I started. The words were the motto of my father's house. They were engraved on the stone which marked the grave of my grandfather many times back, Jacques, Sieur D'Arthenay. Seeing my agitation, the marquis leaned forward eagerly. He was full of quick, light gestures, that somehow brought my mother back to me.

"But, we are neighbours!" he cried. "We must be friends, M. D'Arthenay. Your tower—it is a noble ruin—stands not a league from my château in Blanque. The Ste. Valeries and the D'Arthenays were always friends, since Adam was, and till the Grand Monarque separated them with his accursed Revocation. Monsieur, that I am enchanted at this rencounter! La bonne aventure, oh gai! n'est-ce pas, mon père?"

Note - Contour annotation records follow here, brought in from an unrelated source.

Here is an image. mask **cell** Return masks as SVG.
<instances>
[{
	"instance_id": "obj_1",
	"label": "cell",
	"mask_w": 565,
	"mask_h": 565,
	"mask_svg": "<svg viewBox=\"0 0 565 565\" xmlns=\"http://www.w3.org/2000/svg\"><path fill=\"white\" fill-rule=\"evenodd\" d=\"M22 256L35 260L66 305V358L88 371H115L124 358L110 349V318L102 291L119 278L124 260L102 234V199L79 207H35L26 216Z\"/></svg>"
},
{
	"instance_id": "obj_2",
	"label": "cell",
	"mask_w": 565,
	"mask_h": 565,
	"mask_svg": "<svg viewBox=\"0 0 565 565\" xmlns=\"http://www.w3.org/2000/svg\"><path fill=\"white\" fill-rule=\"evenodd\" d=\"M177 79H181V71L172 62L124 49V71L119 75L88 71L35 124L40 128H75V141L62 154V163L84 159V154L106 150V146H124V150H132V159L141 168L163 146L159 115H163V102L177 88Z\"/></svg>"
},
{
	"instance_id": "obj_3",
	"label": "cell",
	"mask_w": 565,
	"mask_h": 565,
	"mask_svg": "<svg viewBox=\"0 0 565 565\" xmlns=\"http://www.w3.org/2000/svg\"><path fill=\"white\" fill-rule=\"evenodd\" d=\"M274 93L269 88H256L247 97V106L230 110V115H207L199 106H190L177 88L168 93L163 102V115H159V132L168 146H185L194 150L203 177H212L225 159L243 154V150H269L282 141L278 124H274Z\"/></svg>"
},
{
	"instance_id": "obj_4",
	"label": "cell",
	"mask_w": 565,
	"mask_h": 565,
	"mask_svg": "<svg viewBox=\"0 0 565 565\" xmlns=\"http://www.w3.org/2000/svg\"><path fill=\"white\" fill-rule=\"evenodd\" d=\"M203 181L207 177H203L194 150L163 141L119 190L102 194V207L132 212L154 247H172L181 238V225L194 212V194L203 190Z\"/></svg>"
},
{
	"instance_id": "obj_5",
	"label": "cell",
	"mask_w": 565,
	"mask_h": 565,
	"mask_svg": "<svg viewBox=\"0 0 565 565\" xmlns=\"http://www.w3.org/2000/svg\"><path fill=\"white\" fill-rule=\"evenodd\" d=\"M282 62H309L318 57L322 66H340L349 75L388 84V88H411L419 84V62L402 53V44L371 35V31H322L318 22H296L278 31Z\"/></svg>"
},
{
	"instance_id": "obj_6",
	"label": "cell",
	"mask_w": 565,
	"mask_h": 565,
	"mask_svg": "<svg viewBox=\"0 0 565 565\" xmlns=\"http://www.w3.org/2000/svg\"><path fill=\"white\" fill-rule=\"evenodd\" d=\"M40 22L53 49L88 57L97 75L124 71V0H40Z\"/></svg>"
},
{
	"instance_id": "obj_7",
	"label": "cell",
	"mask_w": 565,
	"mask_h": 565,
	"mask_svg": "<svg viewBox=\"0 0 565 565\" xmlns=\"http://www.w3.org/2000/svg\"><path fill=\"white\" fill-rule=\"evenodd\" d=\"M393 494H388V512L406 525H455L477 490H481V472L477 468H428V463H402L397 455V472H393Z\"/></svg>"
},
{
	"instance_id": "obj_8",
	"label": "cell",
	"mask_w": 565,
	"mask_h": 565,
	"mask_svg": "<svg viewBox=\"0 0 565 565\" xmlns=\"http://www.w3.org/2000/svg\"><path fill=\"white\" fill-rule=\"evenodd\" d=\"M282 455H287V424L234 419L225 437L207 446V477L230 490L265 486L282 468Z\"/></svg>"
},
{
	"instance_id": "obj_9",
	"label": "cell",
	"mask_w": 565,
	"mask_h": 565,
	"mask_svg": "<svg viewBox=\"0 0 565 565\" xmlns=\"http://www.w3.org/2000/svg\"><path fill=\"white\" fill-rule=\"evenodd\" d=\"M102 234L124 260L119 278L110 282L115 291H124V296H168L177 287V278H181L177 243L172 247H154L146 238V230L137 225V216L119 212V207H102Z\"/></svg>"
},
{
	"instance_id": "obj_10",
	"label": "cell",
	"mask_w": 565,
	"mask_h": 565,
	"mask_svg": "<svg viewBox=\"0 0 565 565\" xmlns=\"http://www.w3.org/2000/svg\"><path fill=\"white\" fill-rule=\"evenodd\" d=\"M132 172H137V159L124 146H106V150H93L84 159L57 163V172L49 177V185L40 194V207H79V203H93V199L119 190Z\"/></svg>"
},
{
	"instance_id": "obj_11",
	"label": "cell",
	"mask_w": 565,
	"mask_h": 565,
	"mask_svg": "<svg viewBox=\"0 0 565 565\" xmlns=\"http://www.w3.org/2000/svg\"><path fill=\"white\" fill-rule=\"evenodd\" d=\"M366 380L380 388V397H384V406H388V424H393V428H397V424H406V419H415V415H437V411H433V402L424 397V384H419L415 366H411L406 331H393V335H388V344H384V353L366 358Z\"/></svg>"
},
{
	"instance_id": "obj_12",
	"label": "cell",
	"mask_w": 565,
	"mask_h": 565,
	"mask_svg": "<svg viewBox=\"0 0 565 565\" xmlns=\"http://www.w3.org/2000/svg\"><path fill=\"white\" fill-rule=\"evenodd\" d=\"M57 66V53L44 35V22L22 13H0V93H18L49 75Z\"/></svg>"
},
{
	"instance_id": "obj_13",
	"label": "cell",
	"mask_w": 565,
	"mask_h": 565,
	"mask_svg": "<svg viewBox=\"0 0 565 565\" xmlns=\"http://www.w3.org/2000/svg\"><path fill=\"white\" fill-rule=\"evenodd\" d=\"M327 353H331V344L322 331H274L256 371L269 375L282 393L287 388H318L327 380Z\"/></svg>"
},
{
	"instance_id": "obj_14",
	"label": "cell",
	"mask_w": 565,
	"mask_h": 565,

There was no resisting his eager gaiety. And when he quoted the nursery song that my mother used to sing, my stubborn resentment—at what? who can say?—broke and melted away, and I was smiling back into the bright, merry eyes. Once more he held out his hand, and this time I took it gladly. Father L'Homme-Dieu looked on in delight; it was a good moment.

After that the talk flowed freely. I found that the young marquis, having come on a pleasure tour to the United States, had travelled thus far out of the general route to look up the graves of some of his mother's people, who had come out with Baron Castine, but had left him, as my ancestor had done, on account of his marriage with the Indian princess. They were the Belleforts of Blanque.

"Bellefort!" I cried. "That name is on several stones in our old burying-ground. The Belforts of our village are their descendants, Father L'Homme-Dieu."